EXERCISE OBJECTIVE = Can you copy, word for word, the part of the material that opens with the line containing "Viewing the scene" and closes at the end of the material?

DATASET =
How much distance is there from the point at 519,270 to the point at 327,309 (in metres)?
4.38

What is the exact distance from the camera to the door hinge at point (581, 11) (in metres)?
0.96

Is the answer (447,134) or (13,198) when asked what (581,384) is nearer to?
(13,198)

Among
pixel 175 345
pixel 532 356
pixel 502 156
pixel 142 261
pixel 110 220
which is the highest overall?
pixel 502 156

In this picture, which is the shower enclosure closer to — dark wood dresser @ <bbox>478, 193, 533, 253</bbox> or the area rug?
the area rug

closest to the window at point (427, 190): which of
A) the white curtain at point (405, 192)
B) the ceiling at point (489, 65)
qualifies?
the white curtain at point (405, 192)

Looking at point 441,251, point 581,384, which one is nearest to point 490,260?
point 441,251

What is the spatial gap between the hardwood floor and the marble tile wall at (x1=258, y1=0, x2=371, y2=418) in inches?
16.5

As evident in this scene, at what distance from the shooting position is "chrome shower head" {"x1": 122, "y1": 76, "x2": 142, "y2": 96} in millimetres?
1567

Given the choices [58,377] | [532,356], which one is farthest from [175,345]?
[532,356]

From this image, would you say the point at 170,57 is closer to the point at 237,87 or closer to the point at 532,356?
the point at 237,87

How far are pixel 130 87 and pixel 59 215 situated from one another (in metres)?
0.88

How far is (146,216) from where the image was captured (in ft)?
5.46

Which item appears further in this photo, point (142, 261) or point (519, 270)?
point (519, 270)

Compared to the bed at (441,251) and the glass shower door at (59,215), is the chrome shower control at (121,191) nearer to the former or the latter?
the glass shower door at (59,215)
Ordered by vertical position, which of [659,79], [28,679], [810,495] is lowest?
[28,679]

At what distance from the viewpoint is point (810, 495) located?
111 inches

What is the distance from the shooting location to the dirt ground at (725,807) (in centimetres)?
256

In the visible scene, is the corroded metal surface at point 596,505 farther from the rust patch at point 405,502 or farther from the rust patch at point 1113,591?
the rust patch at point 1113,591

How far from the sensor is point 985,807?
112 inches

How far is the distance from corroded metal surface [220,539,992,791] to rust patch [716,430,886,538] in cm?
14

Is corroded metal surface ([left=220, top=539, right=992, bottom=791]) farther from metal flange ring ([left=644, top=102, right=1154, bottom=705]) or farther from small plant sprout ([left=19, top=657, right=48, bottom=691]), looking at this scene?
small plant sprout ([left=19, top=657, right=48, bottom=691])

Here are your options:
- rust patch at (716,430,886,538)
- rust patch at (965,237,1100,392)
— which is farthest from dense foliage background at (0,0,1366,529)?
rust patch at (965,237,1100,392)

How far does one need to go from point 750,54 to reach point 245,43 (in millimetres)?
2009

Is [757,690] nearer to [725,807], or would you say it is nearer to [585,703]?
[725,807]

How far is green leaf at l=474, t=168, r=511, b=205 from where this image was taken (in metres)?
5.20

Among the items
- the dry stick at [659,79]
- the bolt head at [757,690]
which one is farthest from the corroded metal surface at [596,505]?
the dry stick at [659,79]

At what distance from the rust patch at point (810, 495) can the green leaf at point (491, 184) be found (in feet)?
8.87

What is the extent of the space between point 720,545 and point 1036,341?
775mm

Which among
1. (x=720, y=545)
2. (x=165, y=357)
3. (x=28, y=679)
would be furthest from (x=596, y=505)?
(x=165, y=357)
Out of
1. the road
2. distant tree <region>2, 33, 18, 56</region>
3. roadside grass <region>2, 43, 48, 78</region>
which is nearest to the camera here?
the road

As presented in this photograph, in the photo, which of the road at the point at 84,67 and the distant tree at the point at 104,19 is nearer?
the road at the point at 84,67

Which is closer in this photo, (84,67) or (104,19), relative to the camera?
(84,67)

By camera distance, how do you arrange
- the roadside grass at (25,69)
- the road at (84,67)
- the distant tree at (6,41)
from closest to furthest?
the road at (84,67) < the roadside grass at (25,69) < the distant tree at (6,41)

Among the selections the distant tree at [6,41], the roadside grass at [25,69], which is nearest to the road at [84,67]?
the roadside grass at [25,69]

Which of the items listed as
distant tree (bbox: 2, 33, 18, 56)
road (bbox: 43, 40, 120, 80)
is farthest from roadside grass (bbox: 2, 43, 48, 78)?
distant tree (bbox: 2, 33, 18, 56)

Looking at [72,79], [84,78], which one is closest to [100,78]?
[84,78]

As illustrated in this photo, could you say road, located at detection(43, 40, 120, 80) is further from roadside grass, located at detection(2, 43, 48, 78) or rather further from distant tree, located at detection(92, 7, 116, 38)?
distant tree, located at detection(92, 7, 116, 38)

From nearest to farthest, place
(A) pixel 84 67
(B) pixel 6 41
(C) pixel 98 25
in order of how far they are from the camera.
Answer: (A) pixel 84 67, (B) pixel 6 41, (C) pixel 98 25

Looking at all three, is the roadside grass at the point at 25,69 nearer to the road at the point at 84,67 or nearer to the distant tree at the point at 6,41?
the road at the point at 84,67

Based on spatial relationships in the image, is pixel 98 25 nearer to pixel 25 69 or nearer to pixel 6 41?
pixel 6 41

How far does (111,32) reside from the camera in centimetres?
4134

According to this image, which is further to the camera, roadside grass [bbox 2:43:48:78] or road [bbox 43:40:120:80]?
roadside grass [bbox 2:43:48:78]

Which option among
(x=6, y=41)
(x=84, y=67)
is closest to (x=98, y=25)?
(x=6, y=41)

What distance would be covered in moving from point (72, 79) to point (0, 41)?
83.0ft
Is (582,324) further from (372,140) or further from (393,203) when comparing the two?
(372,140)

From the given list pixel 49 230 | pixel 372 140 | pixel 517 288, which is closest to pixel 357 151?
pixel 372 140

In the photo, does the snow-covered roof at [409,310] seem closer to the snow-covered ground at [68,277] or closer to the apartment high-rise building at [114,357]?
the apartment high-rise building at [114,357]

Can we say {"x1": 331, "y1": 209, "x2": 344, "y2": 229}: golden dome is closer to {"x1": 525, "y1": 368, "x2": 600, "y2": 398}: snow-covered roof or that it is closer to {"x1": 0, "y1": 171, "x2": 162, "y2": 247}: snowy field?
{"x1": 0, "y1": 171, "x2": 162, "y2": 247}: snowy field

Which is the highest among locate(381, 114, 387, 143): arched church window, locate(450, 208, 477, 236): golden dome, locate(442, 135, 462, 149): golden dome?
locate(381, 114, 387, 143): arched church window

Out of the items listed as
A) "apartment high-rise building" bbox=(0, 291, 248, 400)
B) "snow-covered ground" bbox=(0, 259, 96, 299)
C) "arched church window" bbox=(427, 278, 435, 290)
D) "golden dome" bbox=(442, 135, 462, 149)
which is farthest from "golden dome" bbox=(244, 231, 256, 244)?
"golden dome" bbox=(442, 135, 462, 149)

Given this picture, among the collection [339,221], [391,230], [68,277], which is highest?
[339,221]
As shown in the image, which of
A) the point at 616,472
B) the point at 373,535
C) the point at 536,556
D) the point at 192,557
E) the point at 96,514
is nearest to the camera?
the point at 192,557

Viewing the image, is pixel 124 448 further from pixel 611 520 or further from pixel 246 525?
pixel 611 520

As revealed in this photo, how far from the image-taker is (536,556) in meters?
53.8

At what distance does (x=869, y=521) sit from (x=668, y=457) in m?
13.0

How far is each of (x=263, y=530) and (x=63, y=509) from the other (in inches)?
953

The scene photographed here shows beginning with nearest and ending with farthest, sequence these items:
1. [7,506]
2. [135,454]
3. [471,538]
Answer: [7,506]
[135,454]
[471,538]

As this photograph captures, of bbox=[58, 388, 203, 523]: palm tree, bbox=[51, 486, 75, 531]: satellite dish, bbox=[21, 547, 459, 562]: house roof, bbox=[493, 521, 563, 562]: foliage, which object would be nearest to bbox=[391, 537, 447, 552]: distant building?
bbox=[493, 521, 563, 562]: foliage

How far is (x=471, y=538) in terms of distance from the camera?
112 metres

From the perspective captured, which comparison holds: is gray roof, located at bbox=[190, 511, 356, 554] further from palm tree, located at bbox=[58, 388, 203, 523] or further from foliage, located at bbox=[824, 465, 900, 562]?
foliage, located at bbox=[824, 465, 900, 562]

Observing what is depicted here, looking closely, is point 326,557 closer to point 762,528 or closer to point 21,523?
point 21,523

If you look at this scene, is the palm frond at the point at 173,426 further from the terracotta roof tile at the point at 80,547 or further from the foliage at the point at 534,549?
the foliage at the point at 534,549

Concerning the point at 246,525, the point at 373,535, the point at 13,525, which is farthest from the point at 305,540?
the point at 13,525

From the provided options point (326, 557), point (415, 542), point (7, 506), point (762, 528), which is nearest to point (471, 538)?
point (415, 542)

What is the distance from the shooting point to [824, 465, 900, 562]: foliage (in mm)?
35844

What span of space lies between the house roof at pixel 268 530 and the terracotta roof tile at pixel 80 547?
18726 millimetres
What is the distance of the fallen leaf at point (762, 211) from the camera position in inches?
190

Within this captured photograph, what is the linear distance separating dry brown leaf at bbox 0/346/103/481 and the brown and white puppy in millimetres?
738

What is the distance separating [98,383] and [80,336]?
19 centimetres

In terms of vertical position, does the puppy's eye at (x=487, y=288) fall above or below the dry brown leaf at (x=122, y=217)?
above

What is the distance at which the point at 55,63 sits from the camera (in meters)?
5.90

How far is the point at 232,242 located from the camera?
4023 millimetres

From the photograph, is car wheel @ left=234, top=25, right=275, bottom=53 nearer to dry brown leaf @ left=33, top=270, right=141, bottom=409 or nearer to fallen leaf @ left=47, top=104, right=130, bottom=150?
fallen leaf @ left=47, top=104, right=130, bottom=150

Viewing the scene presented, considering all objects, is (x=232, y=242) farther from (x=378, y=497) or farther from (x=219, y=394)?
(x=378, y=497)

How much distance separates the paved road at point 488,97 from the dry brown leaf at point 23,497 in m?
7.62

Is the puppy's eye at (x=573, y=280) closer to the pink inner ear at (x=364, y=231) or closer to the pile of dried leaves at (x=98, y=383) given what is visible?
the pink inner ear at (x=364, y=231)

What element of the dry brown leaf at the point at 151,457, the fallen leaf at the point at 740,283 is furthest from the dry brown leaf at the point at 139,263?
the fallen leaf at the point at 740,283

REPLY =
Viewing the scene presented, considering all objects, is (x=232, y=242) farther from (x=378, y=497) or farther from (x=219, y=394)?
(x=378, y=497)

How much distance separates the paved road at point 488,97 from the dry brown leaf at point 23,497 in m?
7.62

Is the puppy's eye at (x=573, y=280) closer to the pink inner ear at (x=364, y=231) or closer to the pile of dried leaves at (x=98, y=383) given what is visible?
the pink inner ear at (x=364, y=231)

What element of the dry brown leaf at the point at 151,457, the fallen leaf at the point at 740,283 is furthest from the dry brown leaf at the point at 139,263?
the fallen leaf at the point at 740,283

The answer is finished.